Topic 1.4: Decisions on location (Proximity (To market: Businesses that…
Topic 1.4: Decisions on location
To market: Businesses that make large or heavy products prefer to be closer to customers to keep transport costs down. Many service providers have to locate close to their market.
To labour: Larger companies prefer to locate in countries where labour costs are low to maximise profit. Some business prefer to locate near areas where they have access to a large pool of skilled workers.
To materials: Business that use large amounts of raw materials prefer to locate closer to the source. Some businesses need large areas of land so they locate out of town where land is cheaper.
To competitors: Service providers prefer to locate away from competitors but sometimes it's good to locate near rivals as this will ensure potential customers.
Nature of business activity
Transport and Infrastructure
They might try to locate in an area with less congestion as the traffic would prevent easy access to business site. This is an important decision for service-based businesses so they tend to locate in malls for easy access to the site.
Access to amenities and facilities
If it was a office-based business they would need to make sure there is enough access to facilities such as eateries, entertainment and hotels.
Manufacturers tend to locate close to the factories they need for production to minimise costs.
Agriculture's key consideration is land. Farms require large areas of land. Fishing industries locate near coasts
Impact of the internet:
E-commerce: Many people are switching to online shopping. This allows retailers to have more flexibility to choosing a location. They don't need a fixed premises and can run their business from anywhere there's a internet connection available. They don't need to have proximity to market. This also allows them to cater to a larger market such as global platforms.
Home-based businesses: New small businesses make use of teleworking. This allows them to work from home which decreases costs and increased convenience.
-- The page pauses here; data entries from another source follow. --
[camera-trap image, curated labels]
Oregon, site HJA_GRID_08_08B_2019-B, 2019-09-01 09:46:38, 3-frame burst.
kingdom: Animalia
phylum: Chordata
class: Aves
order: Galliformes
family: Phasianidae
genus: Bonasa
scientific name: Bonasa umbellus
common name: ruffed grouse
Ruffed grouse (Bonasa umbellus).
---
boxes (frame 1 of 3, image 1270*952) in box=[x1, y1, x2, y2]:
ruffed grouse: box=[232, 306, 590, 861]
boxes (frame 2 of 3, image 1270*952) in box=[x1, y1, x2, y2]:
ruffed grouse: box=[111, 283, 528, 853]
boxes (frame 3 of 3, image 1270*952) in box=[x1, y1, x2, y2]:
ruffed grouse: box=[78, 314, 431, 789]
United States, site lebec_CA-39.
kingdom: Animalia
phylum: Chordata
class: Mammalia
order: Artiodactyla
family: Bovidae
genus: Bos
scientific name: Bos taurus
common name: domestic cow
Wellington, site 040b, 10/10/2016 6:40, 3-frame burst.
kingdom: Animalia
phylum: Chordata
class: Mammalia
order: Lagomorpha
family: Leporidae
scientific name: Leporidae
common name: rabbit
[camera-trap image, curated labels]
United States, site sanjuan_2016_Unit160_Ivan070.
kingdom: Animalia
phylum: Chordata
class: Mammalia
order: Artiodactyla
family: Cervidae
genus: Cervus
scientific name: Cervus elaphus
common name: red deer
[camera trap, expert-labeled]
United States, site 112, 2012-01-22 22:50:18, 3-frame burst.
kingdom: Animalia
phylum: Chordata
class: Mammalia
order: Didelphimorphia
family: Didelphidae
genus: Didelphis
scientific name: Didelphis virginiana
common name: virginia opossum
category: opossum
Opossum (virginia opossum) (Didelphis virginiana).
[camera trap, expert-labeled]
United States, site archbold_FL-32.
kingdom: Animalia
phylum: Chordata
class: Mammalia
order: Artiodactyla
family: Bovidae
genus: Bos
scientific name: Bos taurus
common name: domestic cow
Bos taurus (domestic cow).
The lower costs mean they are more competitive within the market.
Legal controls: Governments may try to influence location decisions
To avoid traffic congestion in overly developed areas.
To minimise the impact the business might have on the local community
To encourage businesses to locate in areas of high unemployment
To attract foreign manufacturers into the country to help create employment
A group of countries situated in the same region that join together and enjoy free trade.
Many countries use trade barriers to control the flow of goods and services imported.
To avoid these trade blocs companies may prefer to locate in one
Types of sites:
Brownfield sites: areas of land previously used and developed on
Greenfield sites: undeveloped areas usually found on the outskirts of a town
Connectivity: As the importance of electronics grows, businesses require greater network speeds and capacity to operate efficiently. Cities need to offer fast broadband in order to attract businesses.
Costs: Small business need to keep their costs as low as possible to allow them to be in the competitive market. The location that minimises these is called the least-cost site.
Large vs Small business: Small businesses might look at convenience to good local schools, housing and health services whilst large businesses need to aggressively look at cost minimisation.